The problem:
When counting, include every line of the data that holds "Mini", then state the total alone.

Task data:
+ + + +
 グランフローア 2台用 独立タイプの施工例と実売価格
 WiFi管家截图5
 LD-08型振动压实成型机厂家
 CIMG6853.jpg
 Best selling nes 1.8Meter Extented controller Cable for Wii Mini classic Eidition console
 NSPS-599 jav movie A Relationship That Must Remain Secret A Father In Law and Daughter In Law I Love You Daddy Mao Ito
+ + + +
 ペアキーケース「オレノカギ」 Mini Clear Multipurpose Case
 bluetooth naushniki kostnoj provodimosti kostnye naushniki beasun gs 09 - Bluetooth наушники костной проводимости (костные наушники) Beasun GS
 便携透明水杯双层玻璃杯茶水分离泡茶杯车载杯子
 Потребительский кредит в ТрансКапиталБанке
+ + + +
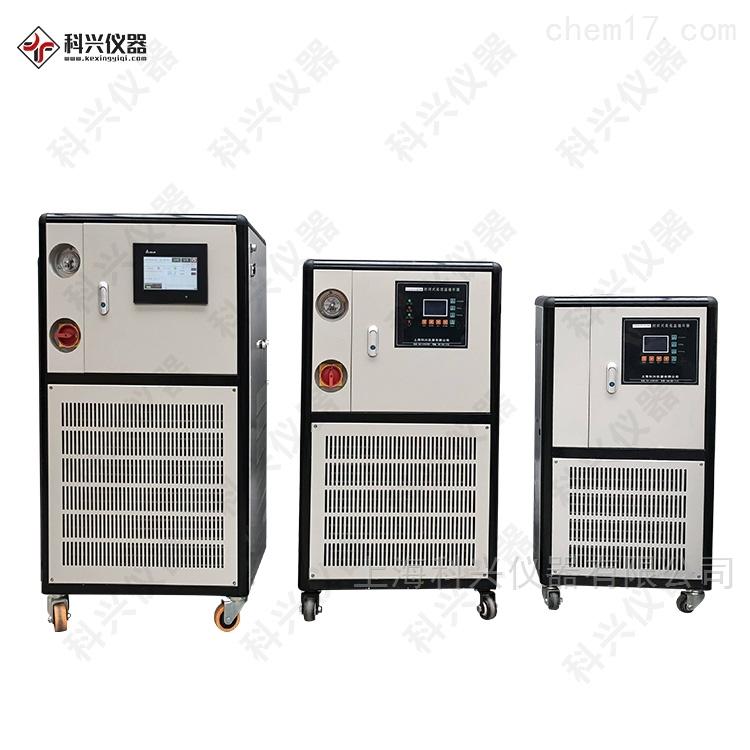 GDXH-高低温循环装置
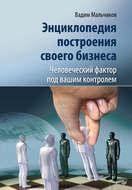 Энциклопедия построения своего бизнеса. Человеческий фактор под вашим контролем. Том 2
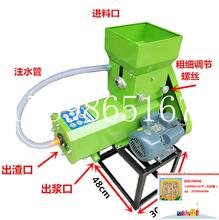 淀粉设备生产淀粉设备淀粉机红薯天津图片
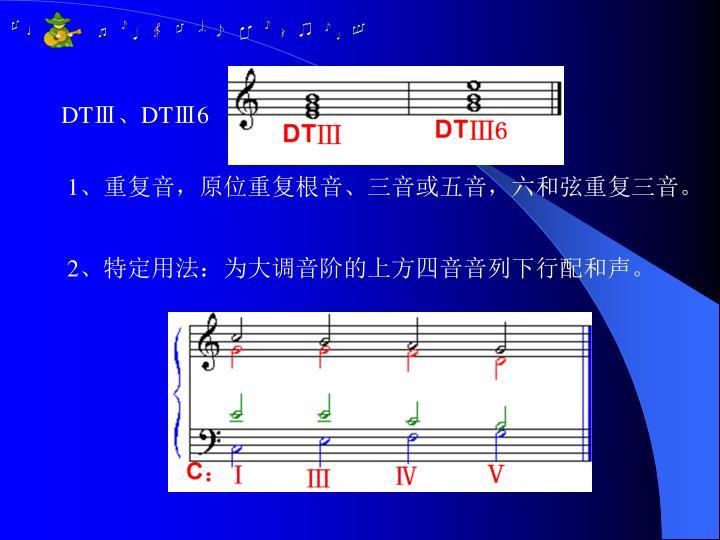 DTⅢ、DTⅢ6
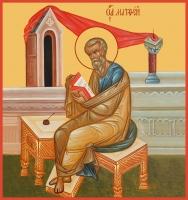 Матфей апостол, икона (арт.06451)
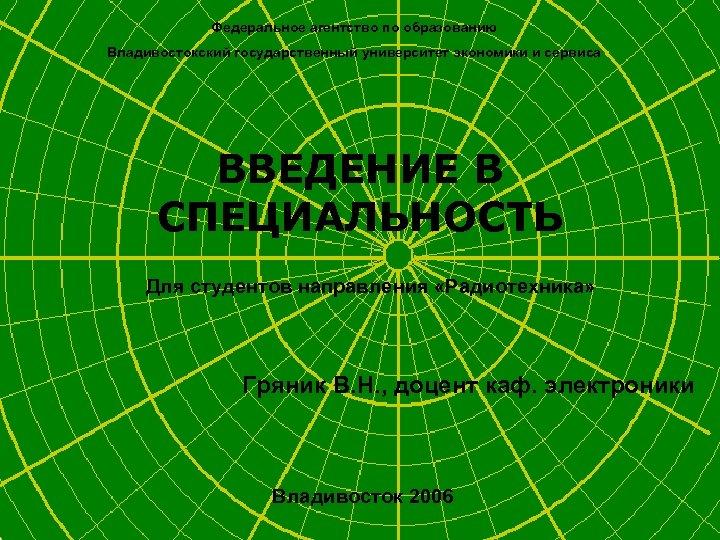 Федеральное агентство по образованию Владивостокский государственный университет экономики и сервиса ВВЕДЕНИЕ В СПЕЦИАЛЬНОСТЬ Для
+ + + +
Answer:
2